Only 39% of client-facing wealth and asset managers said they would be willing to consider taking another job in 2017, down from 66% who indicated that they were thinking about making a move in 2016, according to a new industry report.

"These people are not unhappy," says Kathy Freeman, who heads an eponymous executive search firm in California which just released its annual talent trends survey. "The markets are up, they are not underpaid and they are busy. They are not looking."
The expected continuing consolidation of the advisory industry and record M&A activity may help break the logjam, however.

One quarter of the wealth managers surveyed expect that their firm may be merged or acquired in the next two years.

"That creates uncertainty," says Freeman. "Any time there are workforce reductions, there is always fear and trepidation about larger and deeper cuts, and even highly accomplished executives may consider new roles."

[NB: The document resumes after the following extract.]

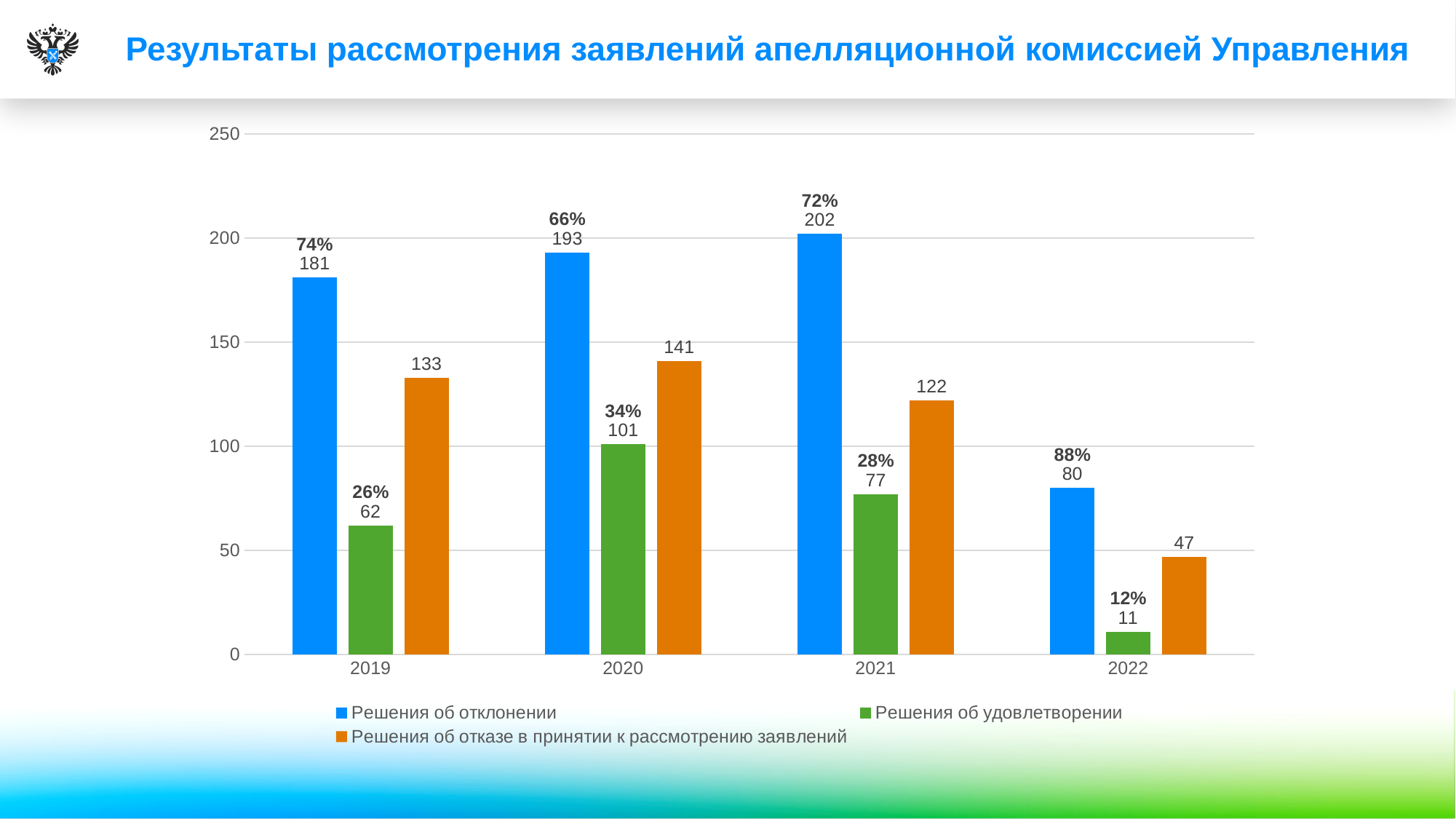
What kind of chart is shown on the slide? Bar chart In which year is the value for 'Решения об удовлетворении' lowest? 2022 In which year is the value for 'Решения об отклонении' highest? 2021 What is the value for 'Решения об отклонении' in 2021? 202 What is the value for 'Решения об удовлетворении' in 2020? 101 How many years are shown on the x axis? 4 How many series does the legend list? 3 What is the difference between 'Решения об отклонении' and 'Решения об отказе в принятии к рассмотрению заявлений' in 2020? 52 Does the value for 'Решения об отказе в принятии к рассмотрению заявлений' rise or fall from 2021 to 2022? Fall Which is larger in 2019: 'Решения об удовлетворении' or 'Решения об отказе в принятии к рассмотрению заявлений'? Решения об отказе в принятии к рассмотрению заявлений What percentage is shown above the 'Решения об удовлетворении' bar for 2019? 26% What is the value for 'Решения об отказе в принятии к рассмотрению заявлений' in 2022? 47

To attract passive candidates in a tight job market, the report recommends that advisory firms consider a comprehensive approach including excellent pay, clear opportunities for professional growth, and a positive company culture.

Compensation, however, isn't a major issue for job seekers at the moment, according to the report.
"Compensation isn't a pain point right now," Freeman says. "It's a given that firms will offer competitive pay."

Indeed, 45% of respondents to the survey saw their compensation rise in 2016, and 50% expect to see their compensation increase even more in 2017.

"Compensation isn't a pain point right now. It's a given that firms will offer competitive pay." - executive search firm head Kathy Freeman.

Consequently, firms who haven't restructured their compensation packages to retain top talent need to do so immediately, Freeman cautions.

"Successful executives won’t make a career move solely for compensation if their current pay is in line with the industry norms." the report states. "They view compensation as a minimum bar rather than a retention tool.”

Wealth and asset management firms are also moving toward offering executives a base salary plus an annual bonus component, instead of variable payouts, according to the report.
As profit margins shrink, firms are looking for more predictable compensation numbers, the report noted. Annual bonuses provide more flexibility to manage the firm’s cash flow.

What is the best way to attract and retain top wealth managers?

By a wide margin, offering advisers a continued challenge at their job along with expanded responsibilities was the most commonly cited reason respondents said they stayed with a firm.

Advisers also want a strong corporate culture, a firm that is innovative and flexible — and also offers attractive compensation and equity.

"The bottom line is that the intangibles determine whether there is a good long-term fit at a firm," according to the report. "They set the stage for a successful offer and acceptance."